Tuliskan setiap baris dari semua entri di bawah ini sebagai daftar bernomor, tanpa menyertakan baris kosong.

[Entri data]
========================================
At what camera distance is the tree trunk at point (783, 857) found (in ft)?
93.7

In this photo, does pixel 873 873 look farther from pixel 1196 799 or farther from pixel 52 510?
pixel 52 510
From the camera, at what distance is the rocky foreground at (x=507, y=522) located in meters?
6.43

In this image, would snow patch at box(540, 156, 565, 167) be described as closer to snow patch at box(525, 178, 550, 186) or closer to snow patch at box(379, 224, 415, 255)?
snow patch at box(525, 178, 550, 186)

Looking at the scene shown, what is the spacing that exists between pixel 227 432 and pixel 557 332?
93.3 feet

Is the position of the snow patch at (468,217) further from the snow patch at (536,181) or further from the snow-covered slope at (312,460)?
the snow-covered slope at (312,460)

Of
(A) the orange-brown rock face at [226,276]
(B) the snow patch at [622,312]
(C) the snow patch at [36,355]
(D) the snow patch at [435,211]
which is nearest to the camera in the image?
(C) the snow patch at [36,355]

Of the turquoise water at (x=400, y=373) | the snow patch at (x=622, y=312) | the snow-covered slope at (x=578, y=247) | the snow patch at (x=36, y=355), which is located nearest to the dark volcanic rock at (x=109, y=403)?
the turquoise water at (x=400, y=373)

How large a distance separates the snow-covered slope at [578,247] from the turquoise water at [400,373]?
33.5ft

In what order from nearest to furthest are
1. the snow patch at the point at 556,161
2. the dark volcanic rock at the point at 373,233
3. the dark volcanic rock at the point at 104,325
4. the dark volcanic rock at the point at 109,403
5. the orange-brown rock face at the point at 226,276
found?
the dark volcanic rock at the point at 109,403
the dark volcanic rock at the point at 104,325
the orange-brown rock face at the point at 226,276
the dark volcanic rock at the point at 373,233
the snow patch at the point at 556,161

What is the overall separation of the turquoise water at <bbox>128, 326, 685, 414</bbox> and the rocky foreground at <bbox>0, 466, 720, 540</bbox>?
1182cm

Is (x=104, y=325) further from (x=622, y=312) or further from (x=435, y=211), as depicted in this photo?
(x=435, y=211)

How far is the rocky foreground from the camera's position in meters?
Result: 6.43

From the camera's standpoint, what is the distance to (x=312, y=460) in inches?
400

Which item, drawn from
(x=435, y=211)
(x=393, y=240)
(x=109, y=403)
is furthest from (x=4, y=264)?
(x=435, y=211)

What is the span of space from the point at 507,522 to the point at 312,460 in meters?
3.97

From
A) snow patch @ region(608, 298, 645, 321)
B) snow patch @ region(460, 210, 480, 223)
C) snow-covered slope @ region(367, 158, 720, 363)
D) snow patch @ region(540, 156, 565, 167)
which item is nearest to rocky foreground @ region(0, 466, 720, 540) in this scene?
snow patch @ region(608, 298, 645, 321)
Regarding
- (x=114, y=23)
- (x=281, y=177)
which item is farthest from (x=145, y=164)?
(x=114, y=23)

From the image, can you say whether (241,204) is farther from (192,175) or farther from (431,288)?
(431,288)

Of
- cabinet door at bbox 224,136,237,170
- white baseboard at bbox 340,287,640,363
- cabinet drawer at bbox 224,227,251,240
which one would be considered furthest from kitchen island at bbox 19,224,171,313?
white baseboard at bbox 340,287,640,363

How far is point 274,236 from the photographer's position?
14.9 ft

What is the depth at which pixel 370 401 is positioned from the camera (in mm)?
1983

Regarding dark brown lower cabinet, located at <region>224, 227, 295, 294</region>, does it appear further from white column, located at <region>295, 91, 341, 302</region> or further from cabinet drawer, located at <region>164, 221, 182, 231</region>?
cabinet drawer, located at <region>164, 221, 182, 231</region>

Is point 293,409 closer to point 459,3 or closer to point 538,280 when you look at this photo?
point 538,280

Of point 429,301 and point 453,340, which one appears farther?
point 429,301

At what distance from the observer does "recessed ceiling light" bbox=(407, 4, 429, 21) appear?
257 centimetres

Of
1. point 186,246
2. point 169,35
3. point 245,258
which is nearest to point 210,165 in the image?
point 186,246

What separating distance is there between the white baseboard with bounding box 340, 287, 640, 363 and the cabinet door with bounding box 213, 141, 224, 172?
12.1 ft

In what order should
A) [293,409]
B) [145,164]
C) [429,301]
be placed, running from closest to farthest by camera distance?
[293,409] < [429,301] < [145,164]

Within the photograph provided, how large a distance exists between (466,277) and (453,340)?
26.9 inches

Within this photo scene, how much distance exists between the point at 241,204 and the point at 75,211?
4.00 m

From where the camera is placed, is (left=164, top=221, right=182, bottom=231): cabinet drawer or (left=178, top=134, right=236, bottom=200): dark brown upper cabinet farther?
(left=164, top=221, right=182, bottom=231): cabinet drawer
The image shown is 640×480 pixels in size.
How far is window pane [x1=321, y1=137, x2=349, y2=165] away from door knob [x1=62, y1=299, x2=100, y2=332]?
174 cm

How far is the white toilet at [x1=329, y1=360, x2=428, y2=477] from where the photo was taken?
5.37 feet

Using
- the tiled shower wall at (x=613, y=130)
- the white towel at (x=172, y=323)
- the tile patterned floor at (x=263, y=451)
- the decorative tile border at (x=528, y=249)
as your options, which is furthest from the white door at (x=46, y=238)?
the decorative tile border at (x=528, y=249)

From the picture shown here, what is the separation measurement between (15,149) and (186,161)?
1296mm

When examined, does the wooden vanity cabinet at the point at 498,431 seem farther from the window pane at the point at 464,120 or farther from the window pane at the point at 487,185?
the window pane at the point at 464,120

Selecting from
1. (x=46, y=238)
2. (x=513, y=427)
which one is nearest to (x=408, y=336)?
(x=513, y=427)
========================================
§ Jawaban yang Diharapkan:
1. At what camera distance is the tree trunk at point (783, 857) found (in ft)?
2. 93.7
3. In this photo, does pixel 873 873 look farther from pixel 1196 799 or farther from pixel 52 510?
4. pixel 52 510
5. From the camera, at what distance is the rocky foreground at (x=507, y=522) located in meters?
6. 6.43
7. In this image, would snow patch at box(540, 156, 565, 167) be described as closer to snow patch at box(525, 178, 550, 186) or closer to snow patch at box(379, 224, 415, 255)?
8. snow patch at box(525, 178, 550, 186)
9. Looking at the scene shown, what is the spacing that exists between pixel 227 432 and pixel 557 332?
10. 93.3 feet
11. Is the position of the snow patch at (468,217) further from the snow patch at (536,181) or further from the snow-covered slope at (312,460)?
12. the snow-covered slope at (312,460)
13. Of
14. (A) the orange-brown rock face at [226,276]
15. (B) the snow patch at [622,312]
16. (C) the snow patch at [36,355]
17. (D) the snow patch at [435,211]
18. which is nearest to the camera in the image?
19. (C) the snow patch at [36,355]
20. Of the turquoise water at (x=400, y=373) | the snow patch at (x=622, y=312) | the snow-covered slope at (x=578, y=247) | the snow patch at (x=36, y=355), which is located nearest to the dark volcanic rock at (x=109, y=403)?
21. the turquoise water at (x=400, y=373)
22. How large a distance separates the snow-covered slope at [578,247] from the turquoise water at [400,373]?
23. 33.5ft
24. In what order from nearest to furthest are
25. 1. the snow patch at the point at 556,161
26. 2. the dark volcanic rock at the point at 373,233
27. 3. the dark volcanic rock at the point at 104,325
28. 4. the dark volcanic rock at the point at 109,403
29. 5. the orange-brown rock face at the point at 226,276
30. found?
31. the dark volcanic rock at the point at 109,403
32. the dark volcanic rock at the point at 104,325
33. the orange-brown rock face at the point at 226,276
34. the dark volcanic rock at the point at 373,233
35. the snow patch at the point at 556,161
36. What is the overall separation of the turquoise water at <bbox>128, 326, 685, 414</bbox> and the rocky foreground at <bbox>0, 466, 720, 540</bbox>?
37. 1182cm
38. Is (x=104, y=325) further from (x=622, y=312) or further from (x=435, y=211), as depicted in this photo?
39. (x=435, y=211)
40. How far is the rocky foreground from the camera's position in meters?
41. Result: 6.43
42. From the camera's standpoint, what is the distance to (x=312, y=460) in inches?
43. 400
44. Which item, drawn from
45. (x=435, y=211)
46. (x=393, y=240)
47. (x=109, y=403)
48. is furthest from (x=4, y=264)?
49. (x=435, y=211)
50. What is the span of space from the point at 507,522 to the point at 312,460 in meters?
51. 3.97
52. From
53. A) snow patch @ region(608, 298, 645, 321)
54. B) snow patch @ region(460, 210, 480, 223)
55. C) snow-covered slope @ region(367, 158, 720, 363)
56. D) snow patch @ region(540, 156, 565, 167)
57. which item is nearest to rocky foreground @ region(0, 466, 720, 540) in this scene?
58. snow patch @ region(608, 298, 645, 321)
59. Regarding
60. - (x=114, y=23)
61. - (x=281, y=177)
62. which item is farthest from (x=145, y=164)?
63. (x=114, y=23)
64. From the image, can you say whether (241,204) is farther from (192,175) or farther from (431,288)?
65. (431,288)
66. Of
67. - cabinet door at bbox 224,136,237,170
68. - white baseboard at bbox 340,287,640,363
69. - cabinet drawer at bbox 224,227,251,240
70. which one would be considered furthest from kitchen island at bbox 19,224,171,313?
71. white baseboard at bbox 340,287,640,363
72. How far is point 274,236 from the photographer's position?
73. 14.9 ft
74. What is the depth at which pixel 370 401 is positioned from the camera (in mm)?
75. 1983
76. Regarding dark brown lower cabinet, located at <region>224, 227, 295, 294</region>, does it appear further from white column, located at <region>295, 91, 341, 302</region> or further from cabinet drawer, located at <region>164, 221, 182, 231</region>?
77. cabinet drawer, located at <region>164, 221, 182, 231</region>
78. Is point 293,409 closer to point 459,3 or closer to point 538,280 when you look at this photo?
79. point 538,280
80. Of point 429,301 and point 453,340, which one appears farther?
81. point 429,301
82. At what distance from the observer does "recessed ceiling light" bbox=(407, 4, 429, 21) appear?
83. 257 centimetres
84. Of
85. 1. point 186,246
86. 2. point 169,35
87. 3. point 245,258
88. which is nearest to point 210,165 in the image?
89. point 186,246
90. What separating distance is there between the white baseboard with bounding box 340, 287, 640, 363 and the cabinet door with bounding box 213, 141, 224, 172?
91. 12.1 ft
92. In what order should
93. A) [293,409]
94. B) [145,164]
95. C) [429,301]
96. be placed, running from closest to farthest by camera distance?
97. [293,409] < [429,301] < [145,164]
98. Within the photograph provided, how large a distance exists between (466,277) and (453,340)?
99. 26.9 inches
100. Within this photo scene, how much distance exists between the point at 241,204 and the point at 75,211?
101. 4.00 m
102. From where the camera is placed, is (left=164, top=221, right=182, bottom=231): cabinet drawer or (left=178, top=134, right=236, bottom=200): dark brown upper cabinet farther?
103. (left=164, top=221, right=182, bottom=231): cabinet drawer
104. The image shown is 640×480 pixels in size.
105. How far is window pane [x1=321, y1=137, x2=349, y2=165] away from door knob [x1=62, y1=299, x2=100, y2=332]?
106. 174 cm
107. How far is the white toilet at [x1=329, y1=360, x2=428, y2=477] from where the photo was taken?
108. 5.37 feet
109. Using
110. - the tiled shower wall at (x=613, y=130)
111. - the white towel at (x=172, y=323)
112. - the tile patterned floor at (x=263, y=451)
113. - the decorative tile border at (x=528, y=249)
114. as your options, which is furthest from the white door at (x=46, y=238)?
115. the decorative tile border at (x=528, y=249)
116. From the picture shown here, what is the separation measurement between (15,149) and (186,161)?
117. 1296mm
118. When examined, does the wooden vanity cabinet at the point at 498,431 seem farther from the window pane at the point at 464,120 or farther from the window pane at the point at 487,185?
119. the window pane at the point at 464,120
120. Selecting from
121. 1. (x=46, y=238)
122. 2. (x=513, y=427)
123. which one is nearest to (x=408, y=336)?
124. (x=513, y=427)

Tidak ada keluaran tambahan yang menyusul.